Excuse me, what kind of Florida metric system are we using now??
We got about 5-6 inches of snow here in the last 24 hrs, or, according to men, we got 8 inches.
Don’t cry because it’s over, smile because for a few miles they believed you were the real bus driver.
Forget sexy talk. I want breakfast talk. Describe those waffles to me nice and slow.
Why is my long hair now up in a messy bun today? Well I leaned down to pick up something from the floor & my cat leapt out of nowhere, claws out, grabbed my hair like a vine rope over a lake & swung from it for fun.
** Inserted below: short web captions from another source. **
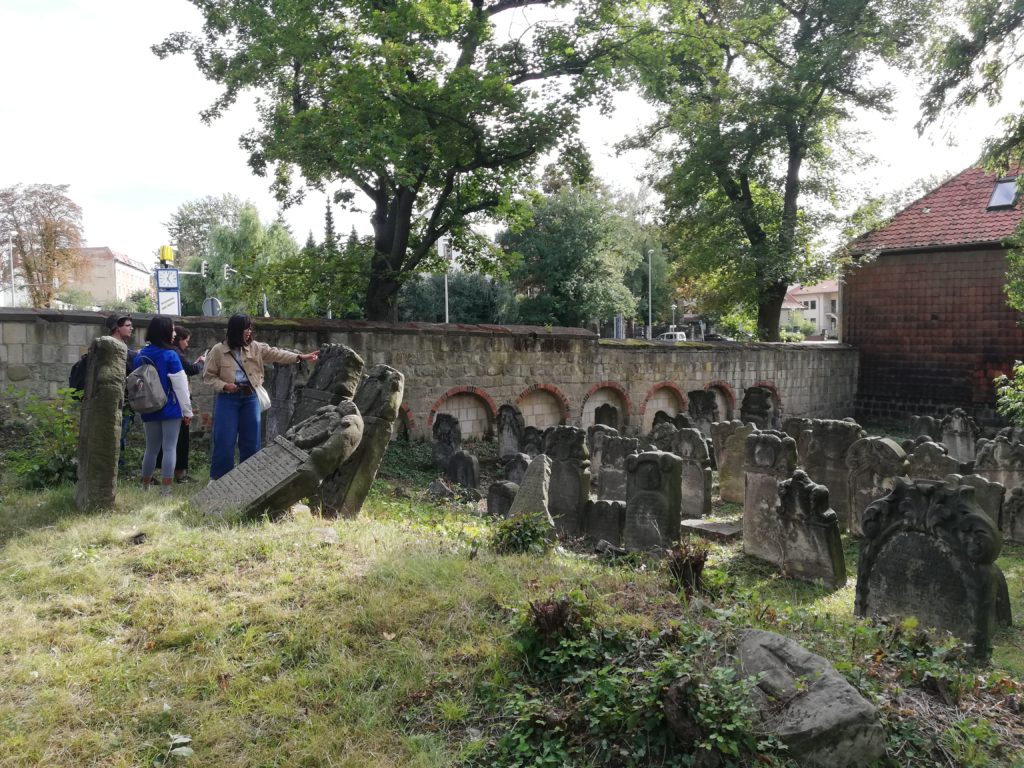 The image shows the condition of the Jewish cemetery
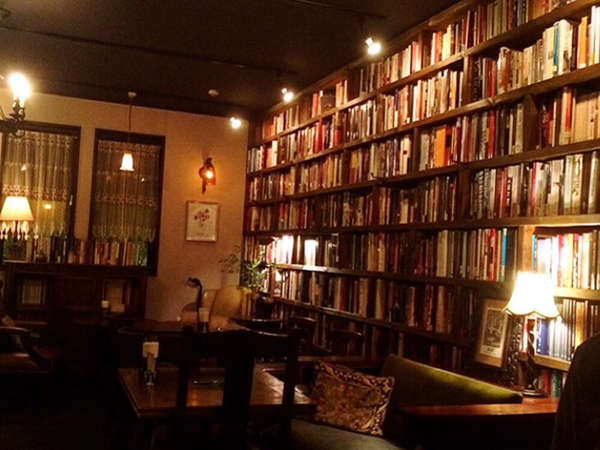 読書の秋、洋書に囲まれてコーヒーをの画像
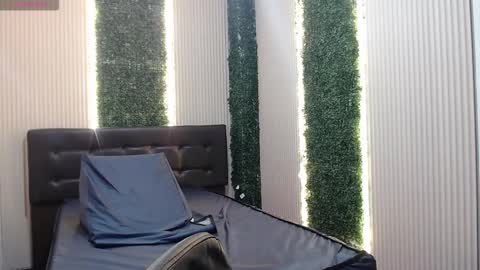 Moon  online show from November 25, 2025, 11:21 am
Me, thinking about what i’d do if 10 birds attacked me all at once: sorry i zoned out there for a second what’d u say
friend: i said TWENTY BIRDS ARE ON THEIR WAY TO ATTACK YOU
me: OH NO!
Me: Ugh, these edibles are crap. I don’t feel a thing.
Cockroach sitting next to me on the sofa: Tell me about it, sister.
You can still be mysterious after over sharing cause in that moment everyone is thinking “why would she say that”
They say chimps are our closest relatives, but mine’s actually my mum.
god: next up for 2020-
angel: crap, what now?
god: tornadoes FULL OF SHARKS
angel: i’ll get legal
The morning after pill, but for tweets
[On phone to police]
Has there been a report of a pervert in the park?P: No, there hasn’t.
Me: oh good.
[Goes back to hiding in bushes]
Sup girl, I hear u like bad boys
*I open the wrong side of juice carton*
*evil spirit flies out*
Oh, so that’s why they say don’t do that
After my husband explained in detail what he does for work, my 6-year-old asked if he has fun at work so clearly he was not listening to a single thing my husband said.
Voicemails that say check your email is why I prefer animals.
Sorry I asked if your grandparents were part of the Halloween display at your house.
“Five year plan?”
[shuffles papers]
…written down here somewhere
… Ahh, here it is, lemme clean the cheese off this Mcmuffin wrapper
I wrote a haiku about mansplaining for the Thursday contest and my husband offered to “look at it and make sure it fit the 5-7-5 format.”
Sold my parents’ house today. It was really bittersweet and brought back so many memories. My parents are gonna be pissed when they get back from vacation though.
[after bowling]
Me: that was fun
Date: you whispered “bowling” every time you rolled the ball
Me: it helps me aim
[later in bed]
Me: *whispering* bo-
Her: -no
Venmo is my favorite social media site. I love to see my boy John charge his wife for martinis
Wife: He’s your son!
Me: So you say! But I don’t…
*Kid dances across the room to the Benny Hill theme song*
Me: …ok fine he’s my son.
Horses kill more people than sharks, which is weird — I didn’t even know horses could live underwater.